:: RECORDS SUPPLIED
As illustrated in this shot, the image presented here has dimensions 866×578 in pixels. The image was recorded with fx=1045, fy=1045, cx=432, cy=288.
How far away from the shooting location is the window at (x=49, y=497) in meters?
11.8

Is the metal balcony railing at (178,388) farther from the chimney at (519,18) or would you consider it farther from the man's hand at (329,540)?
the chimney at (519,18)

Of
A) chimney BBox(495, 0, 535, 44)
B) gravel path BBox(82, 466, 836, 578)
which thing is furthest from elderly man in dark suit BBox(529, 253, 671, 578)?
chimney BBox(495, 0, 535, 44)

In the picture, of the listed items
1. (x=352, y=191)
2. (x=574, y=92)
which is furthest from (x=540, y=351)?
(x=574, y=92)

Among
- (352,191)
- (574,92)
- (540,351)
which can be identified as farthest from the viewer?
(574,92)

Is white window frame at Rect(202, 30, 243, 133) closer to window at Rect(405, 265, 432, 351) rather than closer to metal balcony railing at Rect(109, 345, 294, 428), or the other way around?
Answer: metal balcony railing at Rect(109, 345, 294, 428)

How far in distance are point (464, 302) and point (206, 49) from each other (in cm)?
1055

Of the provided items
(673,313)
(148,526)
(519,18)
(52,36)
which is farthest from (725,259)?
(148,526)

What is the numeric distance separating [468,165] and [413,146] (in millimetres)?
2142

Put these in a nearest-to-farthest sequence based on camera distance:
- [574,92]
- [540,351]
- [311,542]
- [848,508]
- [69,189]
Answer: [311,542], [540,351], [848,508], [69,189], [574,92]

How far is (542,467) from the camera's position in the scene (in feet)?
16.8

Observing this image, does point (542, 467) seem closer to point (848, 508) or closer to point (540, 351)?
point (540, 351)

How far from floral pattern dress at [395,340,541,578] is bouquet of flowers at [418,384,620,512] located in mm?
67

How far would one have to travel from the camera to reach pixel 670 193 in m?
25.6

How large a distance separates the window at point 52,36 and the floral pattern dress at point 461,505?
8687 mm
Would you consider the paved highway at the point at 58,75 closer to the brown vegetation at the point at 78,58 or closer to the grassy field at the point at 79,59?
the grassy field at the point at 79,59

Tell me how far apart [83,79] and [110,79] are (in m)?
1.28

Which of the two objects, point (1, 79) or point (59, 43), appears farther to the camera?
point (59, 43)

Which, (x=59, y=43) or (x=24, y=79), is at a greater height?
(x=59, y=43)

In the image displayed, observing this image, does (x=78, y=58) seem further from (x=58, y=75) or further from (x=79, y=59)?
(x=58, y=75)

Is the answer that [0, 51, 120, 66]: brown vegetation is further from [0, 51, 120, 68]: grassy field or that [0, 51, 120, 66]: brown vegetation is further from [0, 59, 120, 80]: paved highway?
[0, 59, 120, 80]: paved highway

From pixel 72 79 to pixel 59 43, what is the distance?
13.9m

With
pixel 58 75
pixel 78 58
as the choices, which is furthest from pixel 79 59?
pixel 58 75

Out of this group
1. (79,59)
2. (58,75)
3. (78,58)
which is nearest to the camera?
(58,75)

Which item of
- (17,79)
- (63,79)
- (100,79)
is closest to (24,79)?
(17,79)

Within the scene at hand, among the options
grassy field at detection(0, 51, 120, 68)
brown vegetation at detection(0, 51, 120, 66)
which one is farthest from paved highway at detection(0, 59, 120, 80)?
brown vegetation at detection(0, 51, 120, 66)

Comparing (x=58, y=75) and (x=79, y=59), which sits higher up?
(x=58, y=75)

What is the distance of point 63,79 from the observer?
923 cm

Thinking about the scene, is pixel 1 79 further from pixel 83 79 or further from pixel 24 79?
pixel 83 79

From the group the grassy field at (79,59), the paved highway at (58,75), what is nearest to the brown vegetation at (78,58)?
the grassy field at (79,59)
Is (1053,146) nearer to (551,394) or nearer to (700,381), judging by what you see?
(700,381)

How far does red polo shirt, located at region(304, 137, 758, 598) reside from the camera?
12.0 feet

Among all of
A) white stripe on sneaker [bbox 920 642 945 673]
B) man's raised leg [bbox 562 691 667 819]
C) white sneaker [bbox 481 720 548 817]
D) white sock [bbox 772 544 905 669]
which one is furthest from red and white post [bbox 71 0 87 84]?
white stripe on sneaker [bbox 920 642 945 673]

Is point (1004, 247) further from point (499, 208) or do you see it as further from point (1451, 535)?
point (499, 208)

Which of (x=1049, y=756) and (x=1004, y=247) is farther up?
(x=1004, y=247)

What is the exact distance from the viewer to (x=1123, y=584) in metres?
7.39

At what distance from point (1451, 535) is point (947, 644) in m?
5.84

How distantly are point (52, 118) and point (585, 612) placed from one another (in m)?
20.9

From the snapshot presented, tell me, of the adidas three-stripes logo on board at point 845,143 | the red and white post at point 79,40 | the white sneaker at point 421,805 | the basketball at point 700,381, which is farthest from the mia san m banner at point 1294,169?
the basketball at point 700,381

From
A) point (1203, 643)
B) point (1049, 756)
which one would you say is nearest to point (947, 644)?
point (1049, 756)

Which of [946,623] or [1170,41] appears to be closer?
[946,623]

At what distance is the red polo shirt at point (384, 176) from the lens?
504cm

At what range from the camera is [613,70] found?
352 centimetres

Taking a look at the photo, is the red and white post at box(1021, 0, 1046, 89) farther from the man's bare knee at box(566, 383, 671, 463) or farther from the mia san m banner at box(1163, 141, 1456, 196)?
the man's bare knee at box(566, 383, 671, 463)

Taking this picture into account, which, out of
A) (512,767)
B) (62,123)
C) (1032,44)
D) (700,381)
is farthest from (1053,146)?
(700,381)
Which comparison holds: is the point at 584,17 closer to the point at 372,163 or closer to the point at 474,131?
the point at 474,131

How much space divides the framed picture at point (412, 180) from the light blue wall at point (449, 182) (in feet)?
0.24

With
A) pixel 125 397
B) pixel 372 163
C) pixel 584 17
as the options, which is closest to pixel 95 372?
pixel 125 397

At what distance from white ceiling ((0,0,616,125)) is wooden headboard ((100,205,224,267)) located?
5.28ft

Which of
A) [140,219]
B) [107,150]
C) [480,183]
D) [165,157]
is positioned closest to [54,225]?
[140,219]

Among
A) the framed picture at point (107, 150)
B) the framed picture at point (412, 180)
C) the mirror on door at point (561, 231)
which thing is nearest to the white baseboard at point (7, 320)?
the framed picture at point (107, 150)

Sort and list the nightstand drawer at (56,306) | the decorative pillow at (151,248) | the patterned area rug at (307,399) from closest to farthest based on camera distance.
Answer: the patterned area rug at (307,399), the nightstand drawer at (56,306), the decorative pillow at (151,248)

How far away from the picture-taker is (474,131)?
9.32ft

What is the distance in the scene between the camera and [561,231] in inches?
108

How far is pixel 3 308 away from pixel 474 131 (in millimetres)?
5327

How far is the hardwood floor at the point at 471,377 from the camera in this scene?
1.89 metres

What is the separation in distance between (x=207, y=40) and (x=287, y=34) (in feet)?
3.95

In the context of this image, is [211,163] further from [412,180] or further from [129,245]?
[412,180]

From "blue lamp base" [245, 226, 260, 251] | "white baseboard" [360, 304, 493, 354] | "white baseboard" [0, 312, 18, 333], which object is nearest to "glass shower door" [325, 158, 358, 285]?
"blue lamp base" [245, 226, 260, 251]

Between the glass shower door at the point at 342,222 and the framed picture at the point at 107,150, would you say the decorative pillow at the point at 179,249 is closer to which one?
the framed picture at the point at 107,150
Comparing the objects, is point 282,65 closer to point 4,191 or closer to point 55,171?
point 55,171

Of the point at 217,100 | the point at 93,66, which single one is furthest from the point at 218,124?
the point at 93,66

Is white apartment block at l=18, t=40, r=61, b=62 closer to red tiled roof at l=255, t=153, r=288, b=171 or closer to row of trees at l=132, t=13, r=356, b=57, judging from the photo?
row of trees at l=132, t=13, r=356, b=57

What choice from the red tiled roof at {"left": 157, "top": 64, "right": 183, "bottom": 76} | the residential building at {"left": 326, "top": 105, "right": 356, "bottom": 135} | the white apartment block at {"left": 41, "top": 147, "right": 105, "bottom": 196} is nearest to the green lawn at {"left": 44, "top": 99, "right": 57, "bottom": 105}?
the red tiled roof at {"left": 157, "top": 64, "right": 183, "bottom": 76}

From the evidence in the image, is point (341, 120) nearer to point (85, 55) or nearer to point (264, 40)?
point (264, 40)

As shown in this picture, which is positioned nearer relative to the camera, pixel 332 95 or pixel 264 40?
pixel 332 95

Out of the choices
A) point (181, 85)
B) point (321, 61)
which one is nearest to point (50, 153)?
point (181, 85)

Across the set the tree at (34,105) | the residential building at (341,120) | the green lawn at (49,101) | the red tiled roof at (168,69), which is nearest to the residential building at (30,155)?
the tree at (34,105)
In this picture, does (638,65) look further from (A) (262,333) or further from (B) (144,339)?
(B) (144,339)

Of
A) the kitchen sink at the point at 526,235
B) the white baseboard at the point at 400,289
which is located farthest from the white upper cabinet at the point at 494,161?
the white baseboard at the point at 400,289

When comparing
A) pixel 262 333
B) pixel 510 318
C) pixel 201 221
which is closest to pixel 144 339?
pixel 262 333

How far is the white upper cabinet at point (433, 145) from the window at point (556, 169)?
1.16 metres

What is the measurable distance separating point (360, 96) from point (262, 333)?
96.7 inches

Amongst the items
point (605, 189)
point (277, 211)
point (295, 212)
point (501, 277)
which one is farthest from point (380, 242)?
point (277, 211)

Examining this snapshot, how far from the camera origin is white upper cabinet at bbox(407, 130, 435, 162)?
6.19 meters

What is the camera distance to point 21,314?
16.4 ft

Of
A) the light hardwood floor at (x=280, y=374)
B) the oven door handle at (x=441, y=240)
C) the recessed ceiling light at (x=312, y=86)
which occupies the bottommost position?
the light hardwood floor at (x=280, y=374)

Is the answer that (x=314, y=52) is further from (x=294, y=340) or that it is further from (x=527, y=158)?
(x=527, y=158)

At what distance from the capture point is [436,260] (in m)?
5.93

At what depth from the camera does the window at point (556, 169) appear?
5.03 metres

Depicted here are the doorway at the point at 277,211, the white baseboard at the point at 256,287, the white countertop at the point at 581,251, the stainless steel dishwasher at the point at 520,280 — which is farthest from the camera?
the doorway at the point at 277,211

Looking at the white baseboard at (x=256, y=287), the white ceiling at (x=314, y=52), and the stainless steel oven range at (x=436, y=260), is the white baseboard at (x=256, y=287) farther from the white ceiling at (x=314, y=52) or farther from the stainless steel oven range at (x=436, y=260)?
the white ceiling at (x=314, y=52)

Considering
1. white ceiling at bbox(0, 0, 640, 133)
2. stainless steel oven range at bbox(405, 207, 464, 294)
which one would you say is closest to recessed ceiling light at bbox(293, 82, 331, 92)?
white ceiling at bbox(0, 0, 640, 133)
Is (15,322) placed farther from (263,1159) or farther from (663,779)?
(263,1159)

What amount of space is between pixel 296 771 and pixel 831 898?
::::
▶ **GIVEN PROBLEM**
Please copy the records word for word, beginning at the line that contains "Is white window" and stopping after the line that contains "Answer: metal balcony".

▶ **RESULT OF THIS EXERCISE**
Is white window frame at Rect(202, 30, 243, 133) closer to window at Rect(405, 265, 432, 351) rather than closer to metal balcony railing at Rect(109, 345, 294, 428), or the other way around?
Answer: metal balcony railing at Rect(109, 345, 294, 428)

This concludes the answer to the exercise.